FRENCH National Railways (SNCF) reported a net loss of €780m in the first half of 2021 as pandemic-induced restrictions limited revenue to €16.1bn, which was up 13.5% from the first half of 2020 but down 10% compared with the first half of 2019.
Ebita rallied to reach €1.3bn but was down €1.9bn compared with the same period in 2019. The Ebitda:revenue ratio of 8.3%, was seven points better than in the first half of 2020, but well below the 16.2% reported in the first half of 2019. Free cash flow was negative €745m and the group’s total debt was €38.4bn on June 30, an increase of €256m from €38.1bn reported in December 2020.
SNCF says the pandemic reduced expected revenues by €2.9bn and Ebitda by €2.6bn. Nevertheless, SNCF says it was able to cushion the impact of France’s third lockdown and restrictions on travel by adjusting its transport offering, updating its sales strategy and deploying sweeping cost-cutting measures since the start of the pandemic in March 2020.
Strong demand from logistics and rail freight helped to offset some of the loss, with Geodis reporting a 21% growth year on year revenues to €4.87bn and Ebitda of €442m. Rail freight through Rail Logistics Europe increased revenues by 13% to €800m from €710m in 2020 and contributed Ebitda of €113m.
Infrastructure manager SNCF Network also contributed €654m in Ebitda as it increased revenues by 16% year-on-year to €3.08bn but was still 7% down on the €3.3bn of revenue recorded in the first half of 2019.
The bulk of the revenue losses were experienced by SNCF Passenger, which recorded €6.17bn in revenues in the first half, down 29% on the €8.73bn reported in first half of 2019, but an improvement of 12% compared with the €5.5bn reported in the first half of 2020. The division recorded an Ebitda of negative €378m. Revenues from long-distance, including TGV InOui, Thalys and Eurostar were down 57% at €1.9bn compared with €4.5bn in the first half of 2019.
However, SNCF says easing of restrictions in May led to an upsurge in demand throughout June for long-distance rail, which was aided by a major fares overhaul intended to boost overall volumes and offset a steep fall in business travel. More than 210,000 Avantage discount cards have been sold since the start of the programme. Overall, TGV ridership was up 9.4% compared with the first half of 2020 and SNCF was operating far more high-speed trains; 45% of TGVs were operated in April 2021 compared with 7% in April 2020. However, ridership was still down 50% compared with 2019. The company’s new Ouigo Spain low-cost service, which launched in May, is reporting 95% occupancy levels.

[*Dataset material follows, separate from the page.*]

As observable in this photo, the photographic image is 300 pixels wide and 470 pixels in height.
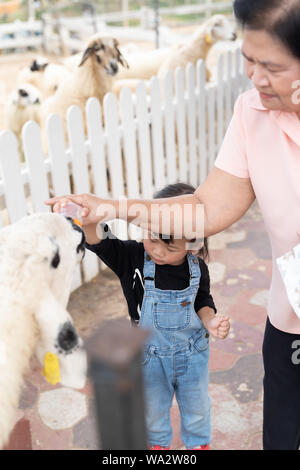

Paris commuter rail operator Transilien was able to increase revenues to €1.8bn, an increase of 21% over the first half of 2020 and 4% over the first half of 2019. Performance of TER regional services were also stable, increasing revenues to €2.6bn up from €2.2bn in the first half of 2020 and just 3% lower than the first half of 2019.
Keolis increased revenues to €3.14bn from €2.88bn in the first half of 2020, and just 4% lower than the first half of 2019. The company reported several contracts wins, notably in Dubai, and in Sydney and Adelaide, Australia. It recorded Ebitda of €292m.
Despite the challenges, SNCF says the group has retained both its financing capacity and investor confidence thanks to the French state’s recovery plan for the rail industry and SNCF’s own strategic choices. The company says that financial commitments announced as part of France’s 2018 rail reform package have been confirmed, including free cash flow to be in the black in 2022.
The railway is pushing ahead with €11.5bn in capital investments in 2021, especially on upgrading the French railway network, with nearly 40% financed by SNCF and over 90% dedicated to rail in France. In the first half investments were worth €4.7bn and financed in part by the state under its rail industry recovery plan, including a €4.05bn capital increase for SNCF, which will keep the network revitalisation effort at its original level. SNCF’s own investments were limited to €874m in the first half.
“Our performance in the first half of 2021 confirms the relevance of SNCF Group’s strategy in time of crisis - a strategy based on diversifying our operations, adapting our products and services, adjusting our loyalty programmes, and introducing sweeping cost-cutting measures,” says SNCF president and chairman, Mr Jean-Pierre Farandou. “It is backed by the French State, our shareholder, through the national rail recovery programme, and we stand by our commitment to return free cash flow to breakeven by 2022.
“Despite the recovery that began in May, we are cautious on the full-year outlook; all our people are hard at work, monitoring developments closely, and I thank them for it. In France, our strategy is based on winning back customers by promoting a shift away from the most polluting forms of transport to more eco-friendly modes for both passengers and freight. Internationally, we stand by our targets as Keolis continues to win new contracts and Geodis expands its logistics operations.
Both of these companies are powerful growth drivers that make us more resilient.”